Blunkett rules out ending means-tested benefits
David Blunkett, the Work and Pensions Secretary, has ruled out scrapping means-tested retirement benefits. He said yesterday he supported the principle behind the controversial pensions credit system and believed a reform of the state system could be built around it.
Speaking before his first speech in his new role, Mr Blunkett told journalists the pensions credit had been effective as an immediate means of pulling pensioners out of poverty. But he said he wanted to prevent younger generations from getting into poverty, insisting these two aims were not incompatible.
"You do have to move quickly to get people out of poverty, and that's what pensions credit is about," Mr Blunkett said. "But we want to stop people getting into poverty in the first place. I don't want a society where we wait for people to fall into poverty and then somehow we benevolently dig them out of it. I don't think [these approaches] are mutually exclusive."
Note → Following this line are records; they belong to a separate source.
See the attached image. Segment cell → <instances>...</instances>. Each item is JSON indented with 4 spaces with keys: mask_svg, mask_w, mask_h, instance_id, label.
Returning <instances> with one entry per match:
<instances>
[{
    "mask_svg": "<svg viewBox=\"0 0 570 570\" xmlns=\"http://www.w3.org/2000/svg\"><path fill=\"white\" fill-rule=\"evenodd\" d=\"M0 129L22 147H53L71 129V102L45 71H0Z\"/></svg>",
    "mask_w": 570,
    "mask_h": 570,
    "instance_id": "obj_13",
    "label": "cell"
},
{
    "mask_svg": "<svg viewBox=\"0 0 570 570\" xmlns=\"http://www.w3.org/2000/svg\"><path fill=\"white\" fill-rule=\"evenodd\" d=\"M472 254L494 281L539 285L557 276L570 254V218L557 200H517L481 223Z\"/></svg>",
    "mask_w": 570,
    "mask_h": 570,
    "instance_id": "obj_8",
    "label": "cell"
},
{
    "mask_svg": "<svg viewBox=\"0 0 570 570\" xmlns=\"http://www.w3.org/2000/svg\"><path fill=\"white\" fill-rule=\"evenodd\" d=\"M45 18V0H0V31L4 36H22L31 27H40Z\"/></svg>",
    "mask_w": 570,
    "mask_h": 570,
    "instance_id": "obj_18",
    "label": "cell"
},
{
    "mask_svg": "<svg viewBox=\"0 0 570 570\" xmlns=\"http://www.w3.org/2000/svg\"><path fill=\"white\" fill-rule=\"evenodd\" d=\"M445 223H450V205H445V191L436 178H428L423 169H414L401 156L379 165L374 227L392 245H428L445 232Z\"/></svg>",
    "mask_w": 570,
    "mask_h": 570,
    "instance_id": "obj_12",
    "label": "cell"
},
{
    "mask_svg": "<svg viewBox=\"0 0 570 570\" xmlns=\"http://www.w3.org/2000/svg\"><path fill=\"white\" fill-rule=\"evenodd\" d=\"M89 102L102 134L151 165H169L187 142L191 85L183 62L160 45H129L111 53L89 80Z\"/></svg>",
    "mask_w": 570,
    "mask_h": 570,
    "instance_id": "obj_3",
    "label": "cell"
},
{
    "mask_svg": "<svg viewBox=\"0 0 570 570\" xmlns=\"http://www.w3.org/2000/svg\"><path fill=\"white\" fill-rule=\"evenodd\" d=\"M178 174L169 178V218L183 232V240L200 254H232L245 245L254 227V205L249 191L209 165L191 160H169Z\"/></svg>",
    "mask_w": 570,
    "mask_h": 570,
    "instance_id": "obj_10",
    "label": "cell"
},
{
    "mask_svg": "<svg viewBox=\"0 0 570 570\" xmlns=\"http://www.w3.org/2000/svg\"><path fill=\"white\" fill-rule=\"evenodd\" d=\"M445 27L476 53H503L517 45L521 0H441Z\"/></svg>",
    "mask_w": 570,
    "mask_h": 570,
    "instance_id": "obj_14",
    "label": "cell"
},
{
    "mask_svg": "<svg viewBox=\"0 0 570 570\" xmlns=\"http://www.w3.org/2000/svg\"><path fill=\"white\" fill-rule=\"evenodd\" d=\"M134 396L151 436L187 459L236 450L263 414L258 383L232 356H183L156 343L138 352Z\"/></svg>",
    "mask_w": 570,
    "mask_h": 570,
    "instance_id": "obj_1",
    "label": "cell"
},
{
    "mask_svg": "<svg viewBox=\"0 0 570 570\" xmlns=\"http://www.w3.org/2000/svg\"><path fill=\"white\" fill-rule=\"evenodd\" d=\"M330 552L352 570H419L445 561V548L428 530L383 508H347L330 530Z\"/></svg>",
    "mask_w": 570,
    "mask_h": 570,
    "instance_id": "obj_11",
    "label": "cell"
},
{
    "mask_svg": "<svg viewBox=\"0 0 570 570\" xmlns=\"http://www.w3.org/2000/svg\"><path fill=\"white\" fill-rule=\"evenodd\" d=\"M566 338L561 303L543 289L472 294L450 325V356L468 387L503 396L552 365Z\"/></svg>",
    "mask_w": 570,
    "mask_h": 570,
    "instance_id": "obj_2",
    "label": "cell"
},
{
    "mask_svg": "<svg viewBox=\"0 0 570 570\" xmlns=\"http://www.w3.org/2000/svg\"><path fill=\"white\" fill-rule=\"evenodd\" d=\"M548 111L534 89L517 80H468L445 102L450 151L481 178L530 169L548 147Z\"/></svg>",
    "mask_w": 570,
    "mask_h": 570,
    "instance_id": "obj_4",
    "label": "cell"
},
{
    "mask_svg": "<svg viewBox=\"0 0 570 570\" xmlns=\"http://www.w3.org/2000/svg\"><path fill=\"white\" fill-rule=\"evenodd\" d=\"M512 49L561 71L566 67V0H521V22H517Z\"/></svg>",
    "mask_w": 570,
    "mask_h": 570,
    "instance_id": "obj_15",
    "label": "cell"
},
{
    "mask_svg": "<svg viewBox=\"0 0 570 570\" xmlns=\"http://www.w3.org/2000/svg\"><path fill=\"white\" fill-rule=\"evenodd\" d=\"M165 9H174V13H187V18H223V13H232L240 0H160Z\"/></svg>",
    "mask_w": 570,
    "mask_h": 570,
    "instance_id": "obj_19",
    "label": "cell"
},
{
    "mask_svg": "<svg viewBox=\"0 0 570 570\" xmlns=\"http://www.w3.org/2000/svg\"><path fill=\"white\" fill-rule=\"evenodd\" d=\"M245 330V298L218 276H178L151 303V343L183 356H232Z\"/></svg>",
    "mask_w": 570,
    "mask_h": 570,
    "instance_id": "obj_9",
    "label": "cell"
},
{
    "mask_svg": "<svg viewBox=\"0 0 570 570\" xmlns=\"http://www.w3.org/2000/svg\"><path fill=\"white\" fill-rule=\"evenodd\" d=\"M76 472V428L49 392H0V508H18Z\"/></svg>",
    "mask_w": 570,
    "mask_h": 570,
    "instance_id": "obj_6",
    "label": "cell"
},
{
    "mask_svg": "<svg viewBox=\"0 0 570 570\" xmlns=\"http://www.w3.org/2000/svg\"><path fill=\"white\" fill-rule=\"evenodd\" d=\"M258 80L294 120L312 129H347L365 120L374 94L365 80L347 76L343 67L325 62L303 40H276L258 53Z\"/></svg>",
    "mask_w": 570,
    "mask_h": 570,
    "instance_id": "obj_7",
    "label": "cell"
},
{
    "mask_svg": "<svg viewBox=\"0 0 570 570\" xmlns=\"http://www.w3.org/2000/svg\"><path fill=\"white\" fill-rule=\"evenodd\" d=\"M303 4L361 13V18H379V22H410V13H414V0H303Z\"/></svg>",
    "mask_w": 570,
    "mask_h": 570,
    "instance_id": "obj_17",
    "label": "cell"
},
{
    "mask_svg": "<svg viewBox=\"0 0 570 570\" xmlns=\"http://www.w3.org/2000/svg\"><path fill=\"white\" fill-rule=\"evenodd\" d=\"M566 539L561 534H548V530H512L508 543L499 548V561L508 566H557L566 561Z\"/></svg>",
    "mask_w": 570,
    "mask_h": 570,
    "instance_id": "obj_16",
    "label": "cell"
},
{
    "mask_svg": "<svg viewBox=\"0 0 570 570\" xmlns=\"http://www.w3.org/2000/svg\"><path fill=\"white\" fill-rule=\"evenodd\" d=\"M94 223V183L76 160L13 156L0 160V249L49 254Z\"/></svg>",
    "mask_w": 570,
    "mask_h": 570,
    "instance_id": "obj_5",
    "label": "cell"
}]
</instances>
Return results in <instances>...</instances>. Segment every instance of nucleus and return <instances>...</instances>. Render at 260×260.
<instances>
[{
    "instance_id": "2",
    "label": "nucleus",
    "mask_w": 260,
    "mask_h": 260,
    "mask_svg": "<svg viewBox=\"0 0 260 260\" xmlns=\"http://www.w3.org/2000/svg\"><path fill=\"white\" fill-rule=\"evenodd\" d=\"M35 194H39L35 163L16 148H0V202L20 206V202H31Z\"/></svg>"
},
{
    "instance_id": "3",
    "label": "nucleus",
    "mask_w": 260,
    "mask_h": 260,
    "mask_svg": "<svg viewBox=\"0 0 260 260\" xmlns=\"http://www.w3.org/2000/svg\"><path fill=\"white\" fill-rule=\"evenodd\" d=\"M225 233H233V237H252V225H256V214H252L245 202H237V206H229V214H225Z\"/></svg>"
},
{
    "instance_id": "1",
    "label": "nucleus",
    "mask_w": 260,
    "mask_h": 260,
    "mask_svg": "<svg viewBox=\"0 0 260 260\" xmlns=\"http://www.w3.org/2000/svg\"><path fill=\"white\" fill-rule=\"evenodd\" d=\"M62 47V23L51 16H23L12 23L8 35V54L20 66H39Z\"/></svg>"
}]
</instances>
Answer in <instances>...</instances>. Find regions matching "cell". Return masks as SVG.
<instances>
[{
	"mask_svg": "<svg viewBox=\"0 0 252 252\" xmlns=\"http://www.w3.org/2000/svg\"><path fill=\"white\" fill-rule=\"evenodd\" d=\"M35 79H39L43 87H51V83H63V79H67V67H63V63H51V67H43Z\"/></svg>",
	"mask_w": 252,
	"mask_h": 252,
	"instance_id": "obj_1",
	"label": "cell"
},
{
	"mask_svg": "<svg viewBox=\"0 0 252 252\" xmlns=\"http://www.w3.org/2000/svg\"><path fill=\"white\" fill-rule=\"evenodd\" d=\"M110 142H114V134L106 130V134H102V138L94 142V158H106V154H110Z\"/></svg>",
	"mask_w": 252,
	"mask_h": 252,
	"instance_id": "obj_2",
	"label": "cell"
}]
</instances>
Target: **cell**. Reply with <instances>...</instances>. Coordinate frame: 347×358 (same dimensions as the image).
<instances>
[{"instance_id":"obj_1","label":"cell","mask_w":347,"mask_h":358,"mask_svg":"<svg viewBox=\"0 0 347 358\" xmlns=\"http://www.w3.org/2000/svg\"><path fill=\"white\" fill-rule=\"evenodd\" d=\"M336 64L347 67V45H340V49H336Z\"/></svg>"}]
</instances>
Mr Blunkett said he had met Adair Turner, the government-appointed pensions tsar, and was planning to reveal the first details of his department's policy ideas towards the end of next month. He said he would then take his ministerial team out to the regions to start a national debate on pensions.
Responding to criticism over the Government's decision to replace the work and pensions secretary for the sixth time since 1997, Mr Blunkett insisted that he was "enthused" about his new job. "I've long been interested in designing the future of the welfare state," he said.
He added that one of his aims would be to invoke a change in the way people regard the elderly, saying that the word "pensioner" was a description of income, "not a description of who they are as a person".
Later, Mr Blunkett told the National Association of Pension Funds conference, in Manchester, that he hoped to "establish a consensus that will provide the stability, certainty and fairness we all want to see in the pensions system."